[Stored items]
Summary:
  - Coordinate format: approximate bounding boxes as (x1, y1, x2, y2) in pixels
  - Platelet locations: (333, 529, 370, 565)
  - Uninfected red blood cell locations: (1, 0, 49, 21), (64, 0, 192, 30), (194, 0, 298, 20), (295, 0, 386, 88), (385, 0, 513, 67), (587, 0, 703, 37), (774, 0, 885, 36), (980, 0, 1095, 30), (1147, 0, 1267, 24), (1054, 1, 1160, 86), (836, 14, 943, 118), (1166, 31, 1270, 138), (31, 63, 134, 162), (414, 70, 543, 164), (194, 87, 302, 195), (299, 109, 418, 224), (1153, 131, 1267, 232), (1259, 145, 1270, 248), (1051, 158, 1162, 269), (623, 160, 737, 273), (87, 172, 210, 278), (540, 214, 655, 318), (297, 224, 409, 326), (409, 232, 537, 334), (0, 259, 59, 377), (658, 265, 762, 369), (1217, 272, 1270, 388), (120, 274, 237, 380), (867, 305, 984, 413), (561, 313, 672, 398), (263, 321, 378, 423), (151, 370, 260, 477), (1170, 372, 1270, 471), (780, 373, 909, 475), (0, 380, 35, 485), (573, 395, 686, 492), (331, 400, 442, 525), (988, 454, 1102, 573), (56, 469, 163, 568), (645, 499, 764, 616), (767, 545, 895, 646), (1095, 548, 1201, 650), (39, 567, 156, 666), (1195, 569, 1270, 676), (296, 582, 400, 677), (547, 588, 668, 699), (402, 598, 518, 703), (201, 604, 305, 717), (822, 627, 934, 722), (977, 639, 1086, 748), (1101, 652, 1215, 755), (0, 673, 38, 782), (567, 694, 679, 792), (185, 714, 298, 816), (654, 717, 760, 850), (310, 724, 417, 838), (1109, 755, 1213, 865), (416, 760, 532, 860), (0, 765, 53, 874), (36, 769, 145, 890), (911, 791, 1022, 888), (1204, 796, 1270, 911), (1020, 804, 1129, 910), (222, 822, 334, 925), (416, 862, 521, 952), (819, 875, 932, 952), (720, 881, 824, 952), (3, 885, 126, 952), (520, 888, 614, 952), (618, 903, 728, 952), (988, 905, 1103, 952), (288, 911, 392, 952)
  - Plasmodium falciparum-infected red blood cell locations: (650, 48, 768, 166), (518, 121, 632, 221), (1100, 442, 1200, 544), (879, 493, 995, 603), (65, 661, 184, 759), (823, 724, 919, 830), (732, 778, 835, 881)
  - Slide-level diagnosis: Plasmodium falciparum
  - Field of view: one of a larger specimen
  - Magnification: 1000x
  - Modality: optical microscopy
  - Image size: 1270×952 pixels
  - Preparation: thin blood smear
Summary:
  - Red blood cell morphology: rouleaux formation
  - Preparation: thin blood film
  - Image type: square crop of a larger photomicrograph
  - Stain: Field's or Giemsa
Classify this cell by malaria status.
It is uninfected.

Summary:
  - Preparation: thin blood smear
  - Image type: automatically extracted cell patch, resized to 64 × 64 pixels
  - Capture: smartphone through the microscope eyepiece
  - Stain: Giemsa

**ACTION ITEM**
Copy the entries word for word.

**ANSWER TO THIS EXERCISE**
Summary:
  - Coordinate format: approximate bounding boxes as (x1, y1, x2, y2) in pixels
  - Platelet locations: (333, 529, 370, 565)
  - Uninfected red blood cell locations: (1, 0, 49, 21), (64, 0, 192, 30), (194, 0, 298, 20), (295, 0, 386, 88), (385, 0, 513, 67), (587, 0, 703, 37), (774, 0, 885, 36), (980, 0, 1095, 30), (1147, 0, 1267, 24), (1054, 1, 1160, 86), (836, 14, 943, 118), (1166, 31, 1270, 138), (31, 63, 134, 162), (414, 70, 543, 164), (194, 87, 302, 195), (299, 109, 418, 224), (1153, 131, 1267, 232), (1259, 145, 1270, 248), (1051, 158, 1162, 269), (623, 160, 737, 273), (87, 172, 210, 278), (540, 214, 655, 318), (297, 224, 409, 326), (409, 232, 537, 334), (0, 259, 59, 377), (658, 265, 762, 369), (1217, 272, 1270, 388), (120, 274, 237, 380), (867, 305, 984, 413), (561, 313, 672, 398), (263, 321, 378, 423), (151, 370, 260, 477), (1170, 372, 1270, 471), (780, 373, 909, 475), (0, 380, 35, 485), (573, 395, 686, 492), (331, 400, 442, 525), (988, 454, 1102, 573), (56, 469, 163, 568), (645, 499, 764, 616), (767, 545, 895, 646), (1095, 548, 1201, 650), (39, 567, 156, 666), (1195, 569, 1270, 676), (296, 582, 400, 677), (547, 588, 668, 699), (402, 598, 518, 703), (201, 604, 305, 717), (822, 627, 934, 722), (977, 639, 1086, 748), (1101, 652, 1215, 755), (0, 673, 38, 782), (567, 694, 679, 792), (185, 714, 298, 816), (654, 717, 760, 850), (310, 724, 417, 838), (1109, 755, 1213, 865), (416, 760, 532, 860), (0, 765, 53, 874), (36, 769, 145, 890), (911, 791, 1022, 888), (1204, 796, 1270, 911), (1020, 804, 1129, 910), (222, 822, 334, 925), (416, 862, 521, 952), (819, 875, 932, 952), (720, 881, 824, 952), (3, 885, 126, 952), (520, 888, 614, 952), (618, 903, 728, 952), (988, 905, 1103, 952), (288, 911, 392, 952)
  - Plasmodium falciparum-infected red blood cell locations: (650, 48, 768, 166), (518, 121, 632, 221), (1100, 442, 1200, 544), (879, 493, 995, 603), (65, 661, 184, 759), (823, 724, 919, 830), (732, 778, 835, 881)
  - Slide-level diagnosis: Plasmodium falciparum
  - Field of view: one of a larger specimen
  - Magnification: 1000x
  - Modality: optical microscopy
  - Image size: 1270×952 pixels
  - Preparation: thin blood smear
Summary:
  - Red blood cell morphology: rouleaux formation
  - Preparation: thin blood film
  - Image type: square crop of a larger photomicrograph
  - Stain: Field's or Giemsa
Classify this cell by malaria status.
It is uninfected.

Summary:
  - Preparation: thin blood smear
  - Image type: automatically extracted cell patch, resized to 64 × 64 pixels
  - Capture: smartphone through the microscope eyepiece
  - Stain: Giemsa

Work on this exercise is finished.